La guerra siriana è diventata planetaria. E di Quirico si sono perse le tracce
Bashar el Assad non ha notizie di Domenico Quirico, l’inviato della Stampa del quale da oltre quaranta giorni si sono perse le tracce. Lo ha dichiarato al quotidiano argentino Clarin, aggiungendo che “quando abbiamo informazioni su qualsiasi giornalista entrato illegalmente, le trasmettuiamo al suo Paese”. Affermazioni che fanno temere il peggio e spalancano alla nostra considerazione la tragedia siriana, per provincialismo congenito e pressappochismo nella valutazione degli avvenimenti internazionali sottovalutata fin qui.

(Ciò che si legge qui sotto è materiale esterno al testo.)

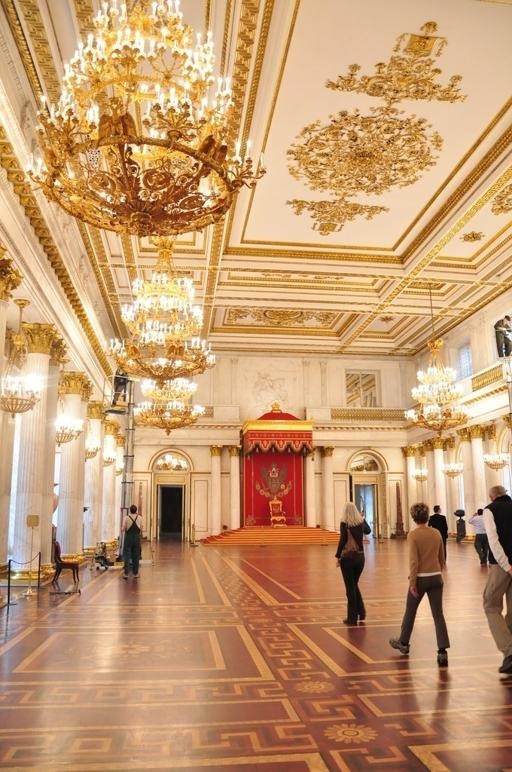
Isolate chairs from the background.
[269,496,286,527]
[52,541,80,583]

La guerra – perché di questo si tratta – in Siria sta assumendo, nell’indiffrenza dell’Unione europea (come abbiamo già rilevato sul Secolo), connotati planetari. I soggetti in campo non sono più il regime di Damasco ed i suoi oppositori, con i comprimari dell’area a cominciare dalla Turchia. La Russia ritiene strategici gli assetti garantiti da Assad, come pure la Cina. Gli Stati Uniti sono di diverso avviso e paventano un’escalation incontrollabile dell’aggressione siriana soprattutto ai danni di Isarele dopo che Mosca ha rifornito il regime dei micidiali missili Yakhnot dotati di un sistema radar in grado di neutralizzare sia un blocco navale che un’ipotetica no fly zone delineata da una forza internazionale. Non è peregrina oltretutto l’ipotesi che i micidiali ordigni finiscano, come nel passato, nelle mani di Hezbollah. Intanto il Qatar ha versato circa tre miliardi di dollari ai ribelli, mentre nelle file dell’opposizione guadagna terreno e consensi la fazione irachena di Al Nusra, affiliata ad Al Qaeda. La Turchia, dapprima ostile ad Assad e finacheggiatrice degli oppositori, si è un po’ tirata indietro nella consapevolezza che senza un appoggio certo e visibile degli Usa potrebbe essere inghiottita dalla crisi a vantaggio della Russia che preme per l’egemonia assoluta nell’area. Non a caso Putin ha ordinato a gennaio una grande esercitazione navale nel Mar Nero e nel Mediterraneo con ventiquattro navi militari, a febbraio ne ha dispiegate quattro al largo delle acque territoriali siriane e, come abbiamo documentato pochi giorni fa, ha sostanzialmente occupato il Mediterraneo orientale facendo stazionare ben dodici navi dotate di armamenti sofisticati davanti alla base di Tartus.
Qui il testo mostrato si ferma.